Assume un farmaco contro l’acne: finisce in ospedale in condizioni gravi

Charlotte Carpenter (foto dal web)

Charlotte Carpenter, 24 anni, ha raccontato di aver rischiato la morte dopo aver assunto il Roaccutane, un farmaco per combattere l’acne, per appena due mesi, il tempo necessario per finire al pronto soccorso con una pancreatite. Ora sta avvertendo altri suoi coetanei circa i rischi del controverso farmaco anti-acne. L’infiammazione del pancreas era un effetto collaterale del farmaco che aveva preso per i suoi problemi cutanei. La 24enne sta parlando per raccontare ai pazienti affetti da acne che “i benefici non superano i rischi”. Peraltro, nel solo 2012 il farmaco è ritenuto causa di almeno 20 suicidi in Gran Bretagna. In aumento anche altri effetti collaterali del farmaco, come depressione debilitante, disturbo psicotico e malattie intestinali.

Alla giovane, da Burton-on-Trent, è stato prescritto il Roaccutane lo scorso agosto dopo che tutti gli altri farmaci non avevano funzionato. Charlotte Carpenter, improvvisamente, ha iniziato ad avere difficoltà respiratorie: “Era terrificante,mi sentivo come stavo per morire” – ha raccontato – “Il Roaccutane ha fatto miracoli per la mia pelle. Ma quasi mi è costata la vita: è un prezzo elevato per pagare la pelle pulita”. Quindi ha aggiunto: “Capisco come i giovani possono diventare disperati quando l’acne sta distruggendo la loro fiducia, ma voglio parlare e rendere la gente consapevole dei pericoli di questo cosiddetto farmaco meraviglioso”. Charlotte Carpenter ha spiegato che a causa delle pustole che esplodevano durante la notte la mattina si svegliata con il cuscino macchiato di sangue. A 18 anni si era così rivolta a un dermatologo, ma le creme che le aveva prescritto non avevano avuto gli effetti sperati. Fu poi il suo medico curante a prescriverle degli antidepressivi perché l’acne le stava togliendo fiducia e amor proprio.

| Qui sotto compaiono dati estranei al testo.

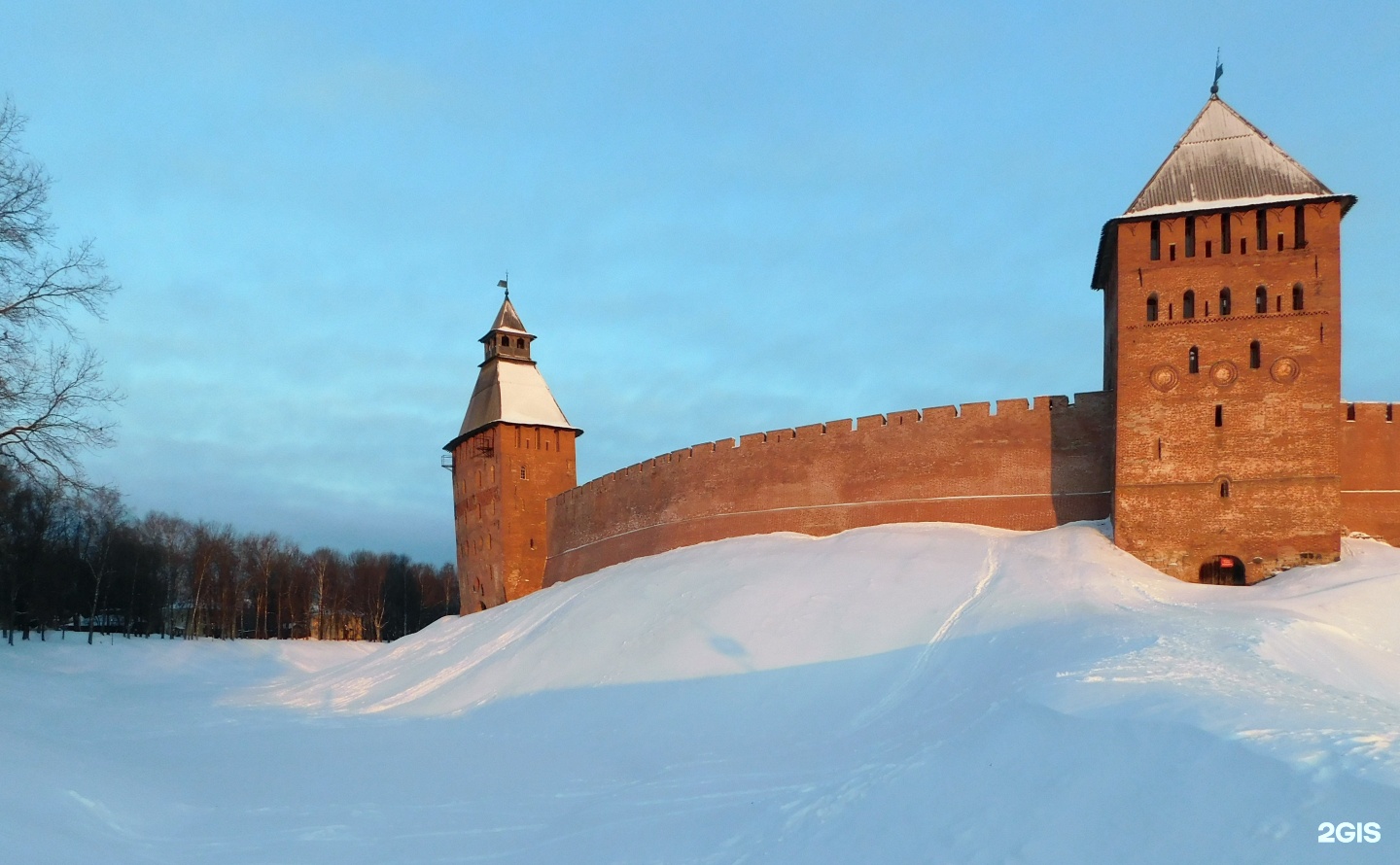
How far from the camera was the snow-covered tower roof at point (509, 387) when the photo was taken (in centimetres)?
3103

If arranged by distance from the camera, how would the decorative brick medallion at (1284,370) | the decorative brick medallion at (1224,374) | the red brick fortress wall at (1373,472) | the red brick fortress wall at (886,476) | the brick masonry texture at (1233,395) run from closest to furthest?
the brick masonry texture at (1233,395) < the decorative brick medallion at (1284,370) < the decorative brick medallion at (1224,374) < the red brick fortress wall at (1373,472) < the red brick fortress wall at (886,476)

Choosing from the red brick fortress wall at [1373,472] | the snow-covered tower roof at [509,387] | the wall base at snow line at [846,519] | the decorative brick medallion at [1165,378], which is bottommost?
the wall base at snow line at [846,519]

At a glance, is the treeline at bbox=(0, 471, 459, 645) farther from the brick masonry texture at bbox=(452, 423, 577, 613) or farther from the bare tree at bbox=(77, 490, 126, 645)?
the brick masonry texture at bbox=(452, 423, 577, 613)

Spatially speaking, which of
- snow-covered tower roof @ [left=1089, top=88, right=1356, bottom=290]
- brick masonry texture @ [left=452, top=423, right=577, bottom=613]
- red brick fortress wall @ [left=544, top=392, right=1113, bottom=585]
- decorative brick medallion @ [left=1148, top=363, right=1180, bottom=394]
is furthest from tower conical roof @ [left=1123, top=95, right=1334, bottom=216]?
brick masonry texture @ [left=452, top=423, right=577, bottom=613]

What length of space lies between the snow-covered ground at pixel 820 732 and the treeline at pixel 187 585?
62.0 ft

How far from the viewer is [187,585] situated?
46906mm

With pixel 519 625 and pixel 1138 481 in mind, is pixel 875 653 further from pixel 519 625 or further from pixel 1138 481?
pixel 519 625

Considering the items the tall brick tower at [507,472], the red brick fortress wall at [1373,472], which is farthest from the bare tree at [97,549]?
the red brick fortress wall at [1373,472]

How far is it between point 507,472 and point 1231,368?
817 inches

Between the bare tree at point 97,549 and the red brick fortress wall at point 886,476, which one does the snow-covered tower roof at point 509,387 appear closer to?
the red brick fortress wall at point 886,476

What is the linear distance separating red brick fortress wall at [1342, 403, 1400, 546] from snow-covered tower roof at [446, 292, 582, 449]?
21738 millimetres

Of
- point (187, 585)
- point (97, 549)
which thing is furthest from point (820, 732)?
point (187, 585)

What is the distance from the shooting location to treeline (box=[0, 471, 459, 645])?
35719mm

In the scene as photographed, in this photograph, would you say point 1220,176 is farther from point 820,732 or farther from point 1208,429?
point 820,732
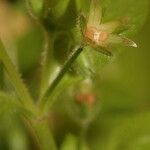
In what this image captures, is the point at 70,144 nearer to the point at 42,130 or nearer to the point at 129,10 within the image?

Prescritto come fossero “dolci”

“Mi sono sentita come se fossi in spirale senza fine e non sapevo dove o quando sarebbe finita”, ha sottolineato ancora Charlotte Carpenter, spiegando che fu poi proprio il suo dermatologo a prescriverle il Roaccutane, avvertendola comunque dei potenziali effetti collaterali. La ragazza accetta di assumersi quei rischi, non potendo arrivare mai a pensare che sarebbe finita in ospedale con una pancreatite. Il farmaco è ritenuto responsabile di diversi decessi, per cui ora sono molti i critici che mettono sotto accusa i medici che lo prescrivono come fossero “dolci”. I dati mostrano che le prescrizioni del farmaco, noto come isotretinoina, sono aumentate da 6.522 nel 2006 a 48.997 nel 2016. Tra gli effetti collaterali più comuni ci sono l’anemia e la congiuntivite, mentre gli effetti collaterali comuni includono mal di testa. Tendenza al suicidio e pancreatite sono classificati tra gli effetti collaterali “molto rari”.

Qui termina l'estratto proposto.